「うーん、どうしよう……デザインも使い心地も迷っちゃって決められない」

「別に今日決めなくてもいいじゃん。ゆっくり決めればいいよ」



眉を下げる奥さんに、それをフォローする旦那さん。仲睦まじいふたりの左手薬指には、まだ真新しい指輪が輝いている。

聞けば挙式も来月に控えているのだそうで、ふたりの雰囲気から幸せなのが伝わってくる。



新婚さん、かぁ……いいなぁ、羨ましい。

いつか私もああやって、誰かと新居のためのベッドを選びに……いや、ダメだ。
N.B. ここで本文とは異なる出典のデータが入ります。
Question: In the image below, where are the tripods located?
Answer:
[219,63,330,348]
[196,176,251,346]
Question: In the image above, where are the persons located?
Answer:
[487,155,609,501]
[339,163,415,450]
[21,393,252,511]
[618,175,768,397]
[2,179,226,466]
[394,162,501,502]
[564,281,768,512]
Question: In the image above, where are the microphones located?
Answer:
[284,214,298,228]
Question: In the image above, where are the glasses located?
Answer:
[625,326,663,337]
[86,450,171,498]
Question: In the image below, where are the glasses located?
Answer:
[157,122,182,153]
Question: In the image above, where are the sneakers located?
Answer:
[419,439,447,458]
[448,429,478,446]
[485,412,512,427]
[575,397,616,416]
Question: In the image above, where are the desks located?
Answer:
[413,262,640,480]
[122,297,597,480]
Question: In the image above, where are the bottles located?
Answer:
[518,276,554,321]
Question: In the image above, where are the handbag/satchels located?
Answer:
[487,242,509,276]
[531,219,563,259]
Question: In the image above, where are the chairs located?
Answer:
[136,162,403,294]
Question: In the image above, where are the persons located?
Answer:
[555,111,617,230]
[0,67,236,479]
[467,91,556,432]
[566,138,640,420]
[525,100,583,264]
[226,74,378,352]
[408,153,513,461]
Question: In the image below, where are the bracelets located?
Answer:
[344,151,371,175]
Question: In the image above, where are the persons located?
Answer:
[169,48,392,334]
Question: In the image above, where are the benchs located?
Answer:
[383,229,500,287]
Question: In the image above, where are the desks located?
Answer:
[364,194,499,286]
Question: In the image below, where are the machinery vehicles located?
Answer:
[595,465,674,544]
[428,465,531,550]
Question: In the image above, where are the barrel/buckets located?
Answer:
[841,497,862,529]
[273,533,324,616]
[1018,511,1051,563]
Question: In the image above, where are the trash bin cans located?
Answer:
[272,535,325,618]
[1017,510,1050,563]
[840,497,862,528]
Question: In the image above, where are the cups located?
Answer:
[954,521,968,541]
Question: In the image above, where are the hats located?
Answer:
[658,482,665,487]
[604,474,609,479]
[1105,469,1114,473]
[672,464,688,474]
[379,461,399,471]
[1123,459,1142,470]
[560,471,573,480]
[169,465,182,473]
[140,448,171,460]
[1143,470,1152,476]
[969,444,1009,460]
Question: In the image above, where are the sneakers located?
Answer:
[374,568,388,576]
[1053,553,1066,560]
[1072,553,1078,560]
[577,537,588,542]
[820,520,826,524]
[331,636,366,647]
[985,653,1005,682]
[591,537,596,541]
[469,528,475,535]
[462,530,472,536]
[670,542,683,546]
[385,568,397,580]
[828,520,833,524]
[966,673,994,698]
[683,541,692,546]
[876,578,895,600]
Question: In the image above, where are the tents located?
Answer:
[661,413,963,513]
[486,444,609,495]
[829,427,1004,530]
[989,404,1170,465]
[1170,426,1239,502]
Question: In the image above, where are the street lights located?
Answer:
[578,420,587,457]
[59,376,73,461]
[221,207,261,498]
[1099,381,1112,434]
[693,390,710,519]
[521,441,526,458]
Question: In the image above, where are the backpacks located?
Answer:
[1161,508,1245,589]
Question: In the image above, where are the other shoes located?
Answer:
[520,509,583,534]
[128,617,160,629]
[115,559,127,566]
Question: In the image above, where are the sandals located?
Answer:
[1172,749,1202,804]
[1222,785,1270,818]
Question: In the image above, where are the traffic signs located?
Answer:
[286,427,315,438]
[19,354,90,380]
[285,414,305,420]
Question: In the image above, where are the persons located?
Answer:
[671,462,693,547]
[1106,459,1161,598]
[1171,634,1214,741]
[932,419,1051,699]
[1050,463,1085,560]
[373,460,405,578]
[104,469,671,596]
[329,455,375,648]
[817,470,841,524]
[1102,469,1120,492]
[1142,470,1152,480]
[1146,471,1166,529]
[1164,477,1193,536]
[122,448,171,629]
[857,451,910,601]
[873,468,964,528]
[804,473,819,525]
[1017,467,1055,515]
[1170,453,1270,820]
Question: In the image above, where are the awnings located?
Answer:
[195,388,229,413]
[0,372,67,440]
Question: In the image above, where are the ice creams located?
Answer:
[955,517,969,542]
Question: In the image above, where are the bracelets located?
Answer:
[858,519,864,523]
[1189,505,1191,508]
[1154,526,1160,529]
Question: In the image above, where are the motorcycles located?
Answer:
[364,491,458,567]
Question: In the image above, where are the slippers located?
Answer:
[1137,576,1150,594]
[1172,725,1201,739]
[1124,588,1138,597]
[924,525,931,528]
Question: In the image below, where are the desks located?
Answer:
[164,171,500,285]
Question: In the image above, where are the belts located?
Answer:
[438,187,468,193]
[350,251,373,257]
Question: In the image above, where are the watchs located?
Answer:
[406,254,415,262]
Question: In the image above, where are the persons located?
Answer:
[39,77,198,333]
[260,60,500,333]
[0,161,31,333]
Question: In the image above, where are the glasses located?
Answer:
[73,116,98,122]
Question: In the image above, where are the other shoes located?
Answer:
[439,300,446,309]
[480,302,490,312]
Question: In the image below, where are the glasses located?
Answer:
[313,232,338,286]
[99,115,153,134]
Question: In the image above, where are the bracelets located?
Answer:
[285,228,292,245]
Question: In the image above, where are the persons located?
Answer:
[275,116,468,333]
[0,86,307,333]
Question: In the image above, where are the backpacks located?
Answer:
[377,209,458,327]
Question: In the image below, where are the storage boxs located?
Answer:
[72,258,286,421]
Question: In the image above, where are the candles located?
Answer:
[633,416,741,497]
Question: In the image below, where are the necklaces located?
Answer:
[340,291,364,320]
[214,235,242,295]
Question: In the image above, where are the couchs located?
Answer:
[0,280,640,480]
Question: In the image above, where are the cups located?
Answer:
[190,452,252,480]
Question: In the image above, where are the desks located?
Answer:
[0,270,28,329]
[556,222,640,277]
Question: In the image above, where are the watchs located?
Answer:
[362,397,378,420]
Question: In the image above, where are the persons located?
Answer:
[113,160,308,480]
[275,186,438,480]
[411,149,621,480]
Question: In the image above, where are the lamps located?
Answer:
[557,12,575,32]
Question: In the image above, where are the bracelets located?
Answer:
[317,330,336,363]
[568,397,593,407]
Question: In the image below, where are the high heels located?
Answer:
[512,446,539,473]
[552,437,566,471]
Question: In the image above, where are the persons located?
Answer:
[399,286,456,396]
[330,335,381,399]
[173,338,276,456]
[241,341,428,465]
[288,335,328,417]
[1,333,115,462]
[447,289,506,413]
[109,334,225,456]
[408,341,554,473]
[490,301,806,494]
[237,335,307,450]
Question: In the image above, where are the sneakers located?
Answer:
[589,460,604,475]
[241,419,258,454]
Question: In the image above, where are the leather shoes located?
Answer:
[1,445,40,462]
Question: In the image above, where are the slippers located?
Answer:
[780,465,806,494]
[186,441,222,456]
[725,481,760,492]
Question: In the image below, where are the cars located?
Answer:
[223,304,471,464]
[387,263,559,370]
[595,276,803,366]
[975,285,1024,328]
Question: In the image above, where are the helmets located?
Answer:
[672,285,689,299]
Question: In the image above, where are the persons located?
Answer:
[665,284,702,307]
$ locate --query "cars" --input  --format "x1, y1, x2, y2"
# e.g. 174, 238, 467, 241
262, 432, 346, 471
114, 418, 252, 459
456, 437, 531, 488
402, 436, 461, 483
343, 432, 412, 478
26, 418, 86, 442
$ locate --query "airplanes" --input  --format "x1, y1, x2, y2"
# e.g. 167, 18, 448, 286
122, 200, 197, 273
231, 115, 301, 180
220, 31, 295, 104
全く想像がつかない。



考えようとして、けれど想像すらも上手くできない自分にがっかりする。

その度に思うのは、『結婚なんて興味がない』と言っている自分は、そんな夢を見ることすら出来ないだけなのだということ。



……なんて、こんなこと考えていたらまた仁科さんに『そういうところがまた』と叱られてしまいそうだ。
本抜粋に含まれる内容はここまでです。